アフリカ初の司法アドバイザーが着任しました

2014年12月9日

12月9日に原若葉(はら わかば)さんが司法アドバイザーとして着任しました。法・司法分野の専門家がアフリカに派遣されるのは今回が初めてです。原専門家は弁護士として国際取引などの実務を経験した後、外務省での条約の策定や、JICAによるアジア地域の法整備支援、日本司法支援センター(法テラス)本部において東日本大震災で被災された方々の司法アクセス改善のための制度運営に関わるなど、様々な活動に取り組んできました。

コートジボワールでは、2002年の内戦勃発から約10年間に渡って続いた内戦により、裁判所及び刑務所が破壊され、特に反政府勢力が支配下に置いた地域では、司法人材が避難したため、司法機能が弱体化しました。その結果、不処罰が蔓延し、司法機関に対する国民の信頼が失墜しました。

紛争の再発を防止し、法の支配が定着した安全な社会を再構築するため、司法を担う人材育成を通じ、司法機関に対する国民の信頼を取り戻すことが求められていますが、司法人材への研修は十分に実施されていません。

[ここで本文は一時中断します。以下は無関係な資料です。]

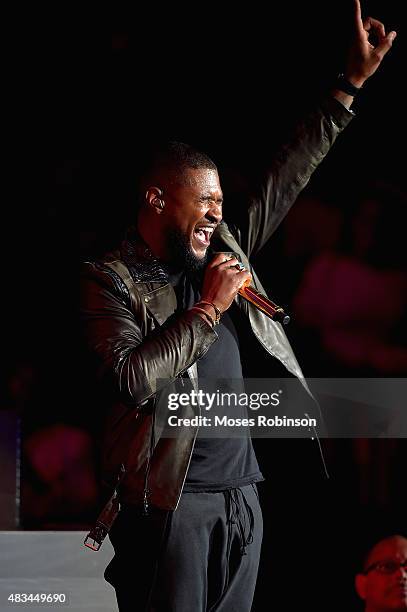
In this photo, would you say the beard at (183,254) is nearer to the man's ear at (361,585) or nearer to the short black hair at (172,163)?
the short black hair at (172,163)

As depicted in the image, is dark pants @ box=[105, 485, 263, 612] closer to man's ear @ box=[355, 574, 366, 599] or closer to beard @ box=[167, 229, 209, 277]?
beard @ box=[167, 229, 209, 277]

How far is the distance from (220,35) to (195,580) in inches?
60.6

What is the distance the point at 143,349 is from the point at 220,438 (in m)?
0.25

また、もともと法律家の絶対数が少ないのに加え、国民の司法に関する情報・知識不足、信頼の欠如などから、司法へのアクセスは限定的です。

原専門家はコートジボワール司法・人権・公的自由省に配属され、これまでの豊富な経験を活かし、主に国民の司法アクセス改善と刑事司法分野における人材育成に取り組みます。人材育成分野では、コートジボワールに留まらず、サヘル地域のテロ対策等にも貢献するために、域内の協力ネットワーク作りにも従事します。また、司法アクセス改善分野では、人権侵害の救済のためのコールセンターの設置・運営を支援予定です。これらの活動を通じ、コートジボワールを域内の司法関連分野の協力拠点として強化することが期待されています。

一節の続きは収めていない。